Every line of the listing below from the one with "When I Am Bigger" up to and including the one with "Podcast : comment" should be retyped exactly, and nothing else; pictures are not part of the copy.

=== Supplied records ===
......

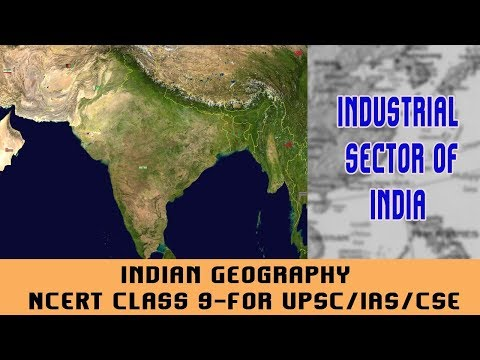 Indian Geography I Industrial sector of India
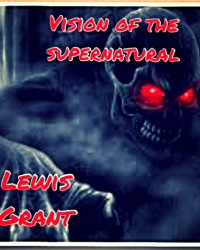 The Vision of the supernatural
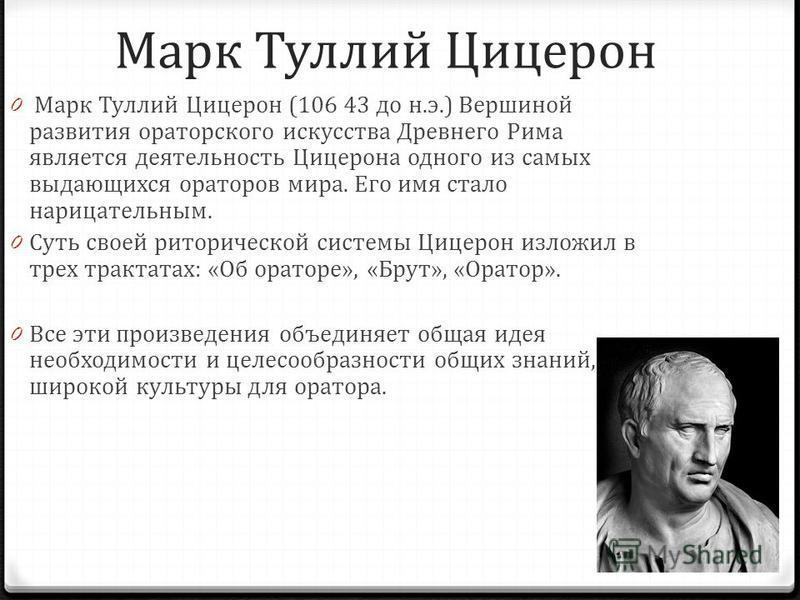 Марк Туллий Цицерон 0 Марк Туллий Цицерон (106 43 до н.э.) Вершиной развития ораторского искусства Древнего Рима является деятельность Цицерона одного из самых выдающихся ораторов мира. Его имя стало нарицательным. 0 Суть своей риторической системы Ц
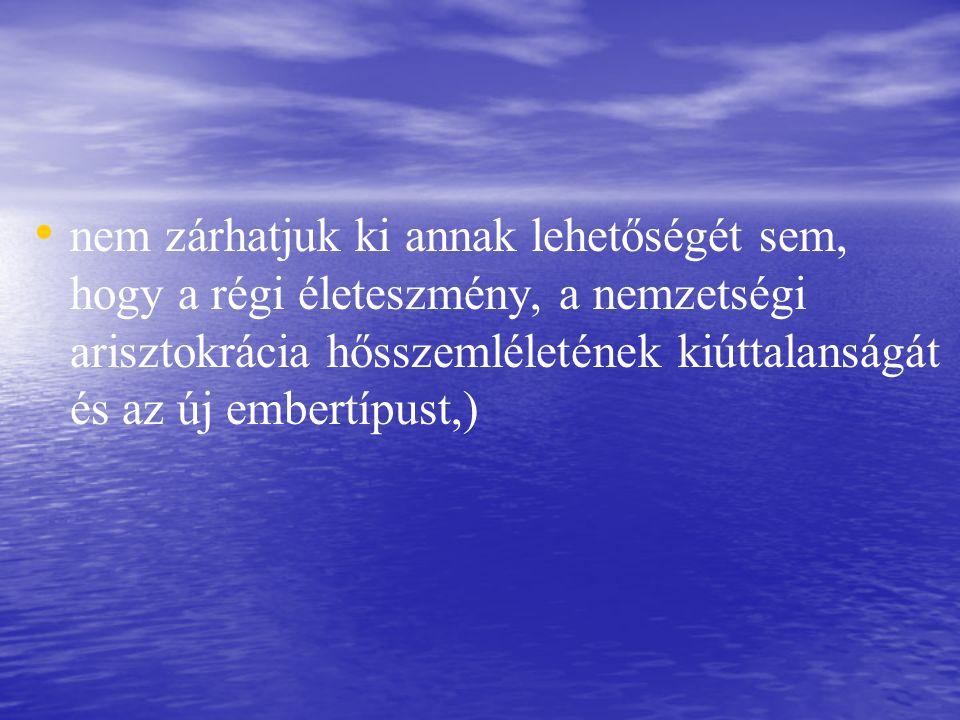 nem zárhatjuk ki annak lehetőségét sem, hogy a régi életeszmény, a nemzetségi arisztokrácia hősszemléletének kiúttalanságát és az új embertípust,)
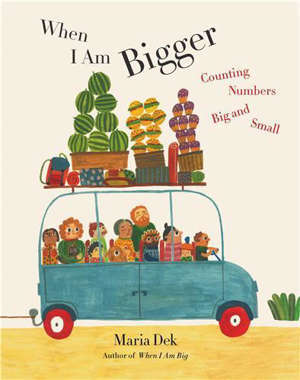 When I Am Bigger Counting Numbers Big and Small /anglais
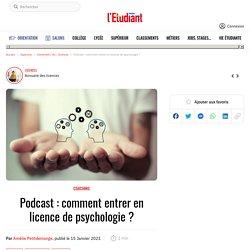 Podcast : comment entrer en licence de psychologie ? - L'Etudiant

......

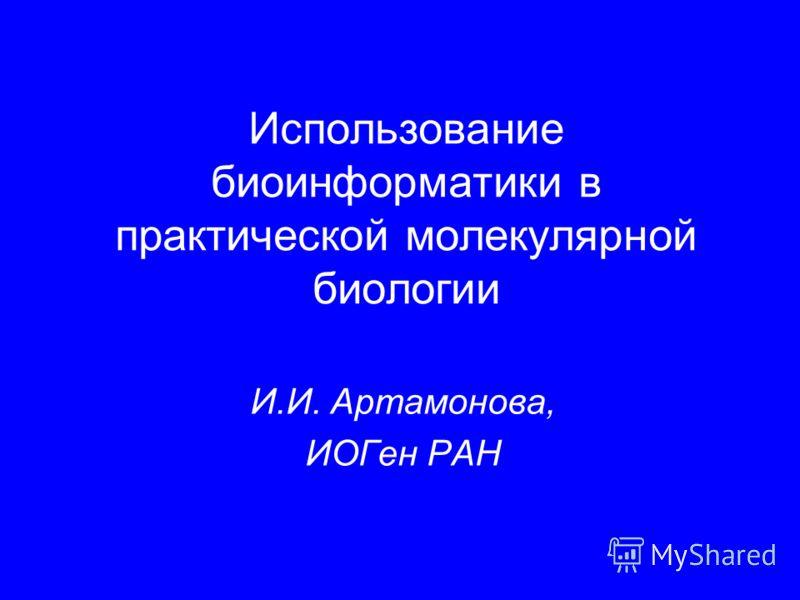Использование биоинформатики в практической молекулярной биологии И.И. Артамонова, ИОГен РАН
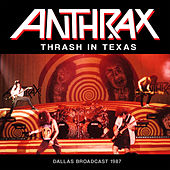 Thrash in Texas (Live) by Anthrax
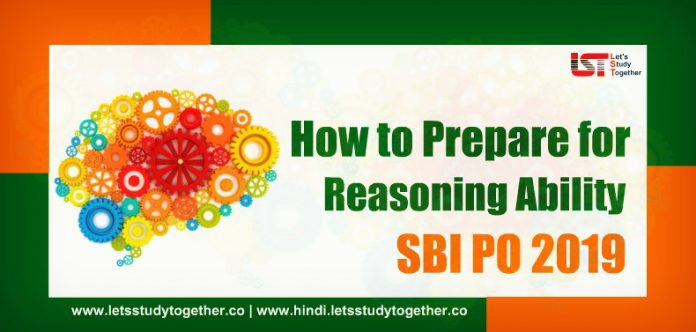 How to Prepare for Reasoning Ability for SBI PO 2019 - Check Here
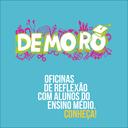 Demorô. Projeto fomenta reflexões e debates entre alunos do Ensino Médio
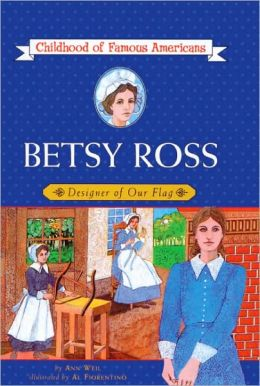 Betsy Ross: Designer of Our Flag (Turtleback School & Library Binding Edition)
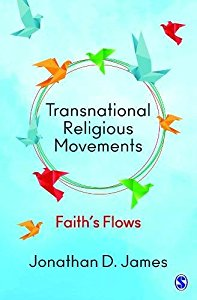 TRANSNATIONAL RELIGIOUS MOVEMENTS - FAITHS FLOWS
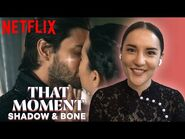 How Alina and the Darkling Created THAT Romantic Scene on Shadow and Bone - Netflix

......

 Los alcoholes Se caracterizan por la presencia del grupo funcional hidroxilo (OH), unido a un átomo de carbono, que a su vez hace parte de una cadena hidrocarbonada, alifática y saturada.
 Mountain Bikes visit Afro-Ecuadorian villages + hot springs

......

=== Result ===
 When I Am Bigger Counting Numbers Big and Small /anglais
 Podcast : comment entrer en licence de psychologie ? - L'Etudiant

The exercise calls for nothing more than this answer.